Monday, February 23, 2009

The West Coast

We're here. It's beautiful. We've already been teased multiple times about the weakness of the dollar and one helpful shopkeeper asked of the US economy, Have you hit bottom yet? It's actually good to talk to people who refuse to pull their punches. More soon, when my camera is working and when I find a wifi hotspot. No promises.

Sunday, February 22, 2009

Reading on the Go


I leave for Ireland tonight, after many hectic days of tying up work details. I spent marathon sessions on the phone last week with my co-author to approve copy edit changes. Apparently, this publisher likes each copy edit suggestion to be addressed separately. We were expected to either "stet" each one (write and circle the word STET in the margin to alert the editor to restore the original copy, which we rarely did) or write okay in the margin in blue pencil. Three hundred pages worth. And I was gratified to find five typos and two grammatical mistakes that had been edited in by mistake. My co-author was really good at finding typos. Grammar geeks!

I have another short story ready to send out when I get back. We hosted a birthday party for S's fifth birthday. Very exciting. The work on the house was completed with just one grudge match between us and the contractor. Not bad. Bills, laundry, tidying up. The usual.

All that's left to do is pack. Many people obsess about clothing on trips. I obsess about books. Which books to bring? How many? Yes, they're heavy. Yes, they take up space. But the idea of having nothing to read is too horrible to contemplate. I'm halfway through this book right now. It's wonderful and worth all the praise heaped on it. But it's such a page-turner that it likely won't survive the plane trip. 

I want to read The Gathering by Anne Enright. In fact, having read the first page of this book, I now want to read all of her books. So that's in the suitcase already. I briefly toyed with the idea of bringing December Bride by Sam Hannah Bell. It could be an all Ireland theme. Or, I could be practical. I'm supposed to be reading this book for a class I'm taking in the spring, but do I want to carry it across an ocean? And of course, Ann Patchett will be speaking at the Muse in April, and I was able to snatch up her Bel Canto at a used book store. Possibility? I also have been meaning to read In the Heart of the Sea by Nthaniel Philbrick, which is the true story of the whaleship Essex, the inspiration for Melville's Moby Dick. And on the off chance that the jet lag is overwhelming I could bring this little truffle of a murder mystery. I'm too embarrassed to type the title, but it's set in Istanbul and the main character is a drag queen who looks like Audrey Hepburn.

Saved data entries
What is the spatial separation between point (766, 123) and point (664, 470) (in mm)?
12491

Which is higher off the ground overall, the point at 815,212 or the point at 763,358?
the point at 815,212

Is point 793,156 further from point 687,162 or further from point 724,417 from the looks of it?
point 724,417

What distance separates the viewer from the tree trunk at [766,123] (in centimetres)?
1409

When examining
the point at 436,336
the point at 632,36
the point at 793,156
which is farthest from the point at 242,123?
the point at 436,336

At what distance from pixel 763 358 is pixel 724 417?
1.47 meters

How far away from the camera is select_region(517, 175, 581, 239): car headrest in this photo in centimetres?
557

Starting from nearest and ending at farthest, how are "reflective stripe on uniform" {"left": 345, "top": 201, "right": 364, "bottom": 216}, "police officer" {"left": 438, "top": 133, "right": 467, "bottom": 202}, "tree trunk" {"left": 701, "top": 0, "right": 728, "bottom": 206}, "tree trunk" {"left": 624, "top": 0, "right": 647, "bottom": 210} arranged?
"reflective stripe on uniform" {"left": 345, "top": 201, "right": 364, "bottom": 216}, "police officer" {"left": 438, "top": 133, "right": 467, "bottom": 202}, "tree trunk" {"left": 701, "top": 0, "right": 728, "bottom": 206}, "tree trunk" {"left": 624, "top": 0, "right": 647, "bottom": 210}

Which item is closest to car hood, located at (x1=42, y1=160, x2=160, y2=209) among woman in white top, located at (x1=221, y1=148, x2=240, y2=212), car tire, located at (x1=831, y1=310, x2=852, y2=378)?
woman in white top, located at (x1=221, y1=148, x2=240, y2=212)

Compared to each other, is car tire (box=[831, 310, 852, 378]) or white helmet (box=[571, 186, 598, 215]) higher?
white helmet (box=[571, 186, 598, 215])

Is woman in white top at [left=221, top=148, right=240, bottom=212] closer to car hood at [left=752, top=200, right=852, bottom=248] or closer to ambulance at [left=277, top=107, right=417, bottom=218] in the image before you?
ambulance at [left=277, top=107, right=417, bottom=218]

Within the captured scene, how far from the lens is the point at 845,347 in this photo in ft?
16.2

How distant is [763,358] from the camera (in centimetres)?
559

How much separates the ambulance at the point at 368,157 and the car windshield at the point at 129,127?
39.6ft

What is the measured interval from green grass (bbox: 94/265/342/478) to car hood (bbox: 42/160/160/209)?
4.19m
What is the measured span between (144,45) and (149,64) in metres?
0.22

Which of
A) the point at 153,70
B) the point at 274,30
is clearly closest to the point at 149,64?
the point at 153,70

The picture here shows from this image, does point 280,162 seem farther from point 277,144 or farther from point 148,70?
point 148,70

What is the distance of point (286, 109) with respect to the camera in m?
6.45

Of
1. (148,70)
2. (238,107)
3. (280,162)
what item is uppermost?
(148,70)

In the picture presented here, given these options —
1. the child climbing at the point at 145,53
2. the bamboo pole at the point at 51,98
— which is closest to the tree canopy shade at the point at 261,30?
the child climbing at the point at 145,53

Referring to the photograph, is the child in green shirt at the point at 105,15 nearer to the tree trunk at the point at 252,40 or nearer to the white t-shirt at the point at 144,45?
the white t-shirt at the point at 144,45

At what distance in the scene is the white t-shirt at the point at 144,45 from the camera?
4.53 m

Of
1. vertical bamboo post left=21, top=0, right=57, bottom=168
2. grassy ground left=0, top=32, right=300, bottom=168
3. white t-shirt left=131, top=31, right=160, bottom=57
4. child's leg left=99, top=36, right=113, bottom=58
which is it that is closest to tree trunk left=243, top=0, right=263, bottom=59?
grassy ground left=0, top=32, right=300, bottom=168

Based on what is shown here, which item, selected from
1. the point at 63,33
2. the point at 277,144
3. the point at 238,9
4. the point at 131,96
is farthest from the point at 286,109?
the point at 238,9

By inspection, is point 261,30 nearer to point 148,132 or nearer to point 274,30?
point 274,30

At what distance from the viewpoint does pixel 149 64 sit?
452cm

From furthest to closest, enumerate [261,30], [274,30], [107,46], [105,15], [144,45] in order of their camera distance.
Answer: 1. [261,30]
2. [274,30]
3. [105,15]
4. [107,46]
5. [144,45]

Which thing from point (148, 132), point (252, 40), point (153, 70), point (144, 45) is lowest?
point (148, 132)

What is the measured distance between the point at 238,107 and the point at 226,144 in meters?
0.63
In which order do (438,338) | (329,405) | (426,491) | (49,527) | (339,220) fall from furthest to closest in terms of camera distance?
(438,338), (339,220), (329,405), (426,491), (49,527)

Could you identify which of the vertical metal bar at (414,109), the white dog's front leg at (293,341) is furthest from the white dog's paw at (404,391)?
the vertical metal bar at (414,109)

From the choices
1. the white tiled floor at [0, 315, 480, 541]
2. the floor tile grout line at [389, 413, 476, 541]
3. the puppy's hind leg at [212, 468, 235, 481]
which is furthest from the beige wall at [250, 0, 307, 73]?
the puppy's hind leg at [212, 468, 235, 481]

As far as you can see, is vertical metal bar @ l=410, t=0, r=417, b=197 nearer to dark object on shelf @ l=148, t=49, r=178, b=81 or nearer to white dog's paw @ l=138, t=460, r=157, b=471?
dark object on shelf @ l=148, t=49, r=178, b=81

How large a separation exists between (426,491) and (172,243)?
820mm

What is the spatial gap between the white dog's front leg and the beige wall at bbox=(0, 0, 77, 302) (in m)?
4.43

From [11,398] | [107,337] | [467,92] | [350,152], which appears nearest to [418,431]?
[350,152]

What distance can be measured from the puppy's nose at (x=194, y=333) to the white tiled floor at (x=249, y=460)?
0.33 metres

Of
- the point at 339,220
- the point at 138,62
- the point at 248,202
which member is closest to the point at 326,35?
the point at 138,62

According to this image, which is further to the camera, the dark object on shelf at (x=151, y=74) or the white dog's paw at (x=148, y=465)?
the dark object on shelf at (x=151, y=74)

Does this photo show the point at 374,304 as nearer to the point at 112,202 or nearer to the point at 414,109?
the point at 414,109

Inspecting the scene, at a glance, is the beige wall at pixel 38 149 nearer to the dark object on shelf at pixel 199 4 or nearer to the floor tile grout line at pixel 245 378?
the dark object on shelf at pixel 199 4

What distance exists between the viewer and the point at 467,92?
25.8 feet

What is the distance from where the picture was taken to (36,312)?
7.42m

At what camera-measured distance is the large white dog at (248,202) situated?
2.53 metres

## TASK DIRECTIONS
Answer these questions using the blog entries above.
(a) To which country does the writer leave on the night of the Sunday entry?
(b) How many typos did the writer find during the copy edit review?
(c) Which whaleship's true story is told in In the Heart of the Sea?

## RESULT OF THIS TASK
(a) Ireland.
(b) Five.
(c) The Essex.